Data to process -
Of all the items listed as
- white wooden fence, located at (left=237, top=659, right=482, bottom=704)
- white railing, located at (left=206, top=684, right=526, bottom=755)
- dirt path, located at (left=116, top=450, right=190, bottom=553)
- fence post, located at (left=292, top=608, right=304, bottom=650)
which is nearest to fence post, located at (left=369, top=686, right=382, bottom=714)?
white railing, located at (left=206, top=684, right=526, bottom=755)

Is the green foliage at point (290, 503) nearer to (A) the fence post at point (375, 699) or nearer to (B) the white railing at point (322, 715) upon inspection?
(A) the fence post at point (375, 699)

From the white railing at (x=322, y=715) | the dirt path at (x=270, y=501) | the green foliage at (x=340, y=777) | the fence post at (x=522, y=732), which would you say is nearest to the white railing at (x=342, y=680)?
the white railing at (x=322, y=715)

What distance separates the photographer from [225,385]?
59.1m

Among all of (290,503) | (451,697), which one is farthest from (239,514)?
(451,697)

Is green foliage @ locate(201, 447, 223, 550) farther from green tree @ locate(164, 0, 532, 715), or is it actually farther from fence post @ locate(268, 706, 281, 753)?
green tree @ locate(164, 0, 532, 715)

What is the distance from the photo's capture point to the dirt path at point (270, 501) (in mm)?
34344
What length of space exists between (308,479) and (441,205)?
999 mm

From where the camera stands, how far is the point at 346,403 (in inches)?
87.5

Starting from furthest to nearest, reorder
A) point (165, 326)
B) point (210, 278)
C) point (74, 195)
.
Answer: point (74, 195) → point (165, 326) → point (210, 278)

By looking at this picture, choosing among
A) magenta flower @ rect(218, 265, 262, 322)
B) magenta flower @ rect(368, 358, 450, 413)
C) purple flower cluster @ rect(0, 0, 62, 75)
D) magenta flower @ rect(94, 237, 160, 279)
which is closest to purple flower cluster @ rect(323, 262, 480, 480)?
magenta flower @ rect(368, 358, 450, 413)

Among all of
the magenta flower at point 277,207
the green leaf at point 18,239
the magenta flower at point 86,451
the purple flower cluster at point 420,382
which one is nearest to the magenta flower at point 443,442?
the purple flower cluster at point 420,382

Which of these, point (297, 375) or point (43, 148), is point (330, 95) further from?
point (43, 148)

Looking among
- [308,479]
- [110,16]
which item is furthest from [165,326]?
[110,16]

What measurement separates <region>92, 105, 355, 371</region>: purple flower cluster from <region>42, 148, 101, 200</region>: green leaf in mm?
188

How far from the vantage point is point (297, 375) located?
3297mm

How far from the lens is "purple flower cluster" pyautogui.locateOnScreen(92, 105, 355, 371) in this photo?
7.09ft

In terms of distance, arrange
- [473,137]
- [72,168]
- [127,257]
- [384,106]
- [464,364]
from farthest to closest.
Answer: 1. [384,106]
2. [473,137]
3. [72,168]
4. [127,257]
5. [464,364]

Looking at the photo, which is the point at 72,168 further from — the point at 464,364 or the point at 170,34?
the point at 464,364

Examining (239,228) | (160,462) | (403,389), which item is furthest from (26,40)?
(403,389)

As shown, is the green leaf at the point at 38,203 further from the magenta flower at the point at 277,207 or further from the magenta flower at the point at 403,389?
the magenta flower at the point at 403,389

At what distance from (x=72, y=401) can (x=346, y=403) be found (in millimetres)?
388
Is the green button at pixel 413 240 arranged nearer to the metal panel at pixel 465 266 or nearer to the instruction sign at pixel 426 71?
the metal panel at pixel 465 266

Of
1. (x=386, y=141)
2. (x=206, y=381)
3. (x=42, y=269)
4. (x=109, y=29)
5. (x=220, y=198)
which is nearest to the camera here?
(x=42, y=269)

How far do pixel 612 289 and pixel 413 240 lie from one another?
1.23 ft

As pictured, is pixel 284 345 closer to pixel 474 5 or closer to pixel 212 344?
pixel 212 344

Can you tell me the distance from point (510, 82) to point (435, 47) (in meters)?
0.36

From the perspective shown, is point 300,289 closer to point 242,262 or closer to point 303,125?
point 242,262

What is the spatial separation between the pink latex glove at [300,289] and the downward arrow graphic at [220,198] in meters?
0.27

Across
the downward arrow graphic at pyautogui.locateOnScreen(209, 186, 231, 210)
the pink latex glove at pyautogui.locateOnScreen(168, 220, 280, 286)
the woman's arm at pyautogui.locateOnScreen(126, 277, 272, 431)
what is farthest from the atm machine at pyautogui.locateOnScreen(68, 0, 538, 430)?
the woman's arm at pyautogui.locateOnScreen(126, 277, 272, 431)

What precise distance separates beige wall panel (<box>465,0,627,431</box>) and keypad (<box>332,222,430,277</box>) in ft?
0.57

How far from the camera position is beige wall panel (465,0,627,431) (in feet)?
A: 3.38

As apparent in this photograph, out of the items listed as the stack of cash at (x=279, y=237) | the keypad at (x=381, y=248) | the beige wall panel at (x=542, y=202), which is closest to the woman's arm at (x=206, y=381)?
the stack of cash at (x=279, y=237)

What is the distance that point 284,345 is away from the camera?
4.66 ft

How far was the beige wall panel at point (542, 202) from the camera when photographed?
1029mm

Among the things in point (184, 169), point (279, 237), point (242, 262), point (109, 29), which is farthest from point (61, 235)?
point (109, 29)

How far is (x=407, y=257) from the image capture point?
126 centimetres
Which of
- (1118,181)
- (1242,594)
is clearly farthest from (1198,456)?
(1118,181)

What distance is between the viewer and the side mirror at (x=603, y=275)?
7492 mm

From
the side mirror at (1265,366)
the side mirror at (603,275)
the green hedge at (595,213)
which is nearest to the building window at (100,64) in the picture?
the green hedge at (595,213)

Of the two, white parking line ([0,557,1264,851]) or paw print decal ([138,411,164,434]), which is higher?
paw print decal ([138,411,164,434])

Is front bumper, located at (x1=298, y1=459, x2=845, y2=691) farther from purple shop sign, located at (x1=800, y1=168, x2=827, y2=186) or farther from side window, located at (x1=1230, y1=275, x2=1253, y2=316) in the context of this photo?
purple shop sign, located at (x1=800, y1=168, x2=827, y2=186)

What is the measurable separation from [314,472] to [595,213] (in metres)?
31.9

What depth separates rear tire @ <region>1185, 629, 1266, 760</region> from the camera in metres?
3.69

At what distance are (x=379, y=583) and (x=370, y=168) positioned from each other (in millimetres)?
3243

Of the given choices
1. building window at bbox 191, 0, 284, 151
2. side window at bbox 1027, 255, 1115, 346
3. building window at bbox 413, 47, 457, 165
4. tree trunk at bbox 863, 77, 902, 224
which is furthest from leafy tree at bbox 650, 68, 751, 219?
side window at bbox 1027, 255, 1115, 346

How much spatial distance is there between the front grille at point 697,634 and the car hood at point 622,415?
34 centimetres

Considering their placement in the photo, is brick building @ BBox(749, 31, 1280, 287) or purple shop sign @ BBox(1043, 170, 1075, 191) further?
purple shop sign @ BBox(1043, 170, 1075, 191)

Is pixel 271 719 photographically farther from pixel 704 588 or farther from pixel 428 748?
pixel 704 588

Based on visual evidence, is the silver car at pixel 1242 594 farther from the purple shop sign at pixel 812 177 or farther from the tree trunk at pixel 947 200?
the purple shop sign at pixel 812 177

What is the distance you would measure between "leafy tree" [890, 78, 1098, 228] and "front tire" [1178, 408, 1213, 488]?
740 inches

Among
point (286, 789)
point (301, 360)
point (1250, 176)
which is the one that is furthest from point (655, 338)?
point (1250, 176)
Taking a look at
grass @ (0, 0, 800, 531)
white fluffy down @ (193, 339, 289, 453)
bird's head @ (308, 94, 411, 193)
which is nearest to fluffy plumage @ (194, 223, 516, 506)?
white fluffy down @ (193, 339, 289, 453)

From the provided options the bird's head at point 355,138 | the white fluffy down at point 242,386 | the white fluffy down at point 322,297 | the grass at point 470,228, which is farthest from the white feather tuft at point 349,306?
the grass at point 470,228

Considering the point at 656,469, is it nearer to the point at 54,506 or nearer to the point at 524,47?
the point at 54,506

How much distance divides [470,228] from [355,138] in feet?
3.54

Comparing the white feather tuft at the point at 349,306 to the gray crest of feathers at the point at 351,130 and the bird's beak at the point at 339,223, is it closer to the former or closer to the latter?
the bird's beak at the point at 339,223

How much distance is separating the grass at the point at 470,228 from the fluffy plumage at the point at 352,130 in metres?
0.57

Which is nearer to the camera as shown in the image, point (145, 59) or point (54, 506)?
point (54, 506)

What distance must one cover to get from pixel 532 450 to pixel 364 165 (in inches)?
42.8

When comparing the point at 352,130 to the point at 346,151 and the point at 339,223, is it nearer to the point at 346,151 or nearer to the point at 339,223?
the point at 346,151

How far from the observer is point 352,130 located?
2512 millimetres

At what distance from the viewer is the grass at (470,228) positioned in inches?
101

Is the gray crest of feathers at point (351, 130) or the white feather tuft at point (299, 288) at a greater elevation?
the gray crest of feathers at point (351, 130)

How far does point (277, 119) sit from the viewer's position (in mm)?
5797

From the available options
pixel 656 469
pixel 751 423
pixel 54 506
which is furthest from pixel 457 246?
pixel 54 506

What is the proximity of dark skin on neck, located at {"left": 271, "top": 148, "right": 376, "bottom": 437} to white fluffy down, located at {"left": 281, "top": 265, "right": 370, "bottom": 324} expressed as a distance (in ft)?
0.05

Your goal - Rewrite the lines from the one containing "What is the proximity" through the end of the items, changing "dark skin on neck" to "bare skin on neck" and leaving everything else the same.

Completed exercise -
What is the proximity of bare skin on neck, located at {"left": 271, "top": 148, "right": 376, "bottom": 437} to white fluffy down, located at {"left": 281, "top": 265, "right": 370, "bottom": 324} expressed as a distance (in ft)?
0.05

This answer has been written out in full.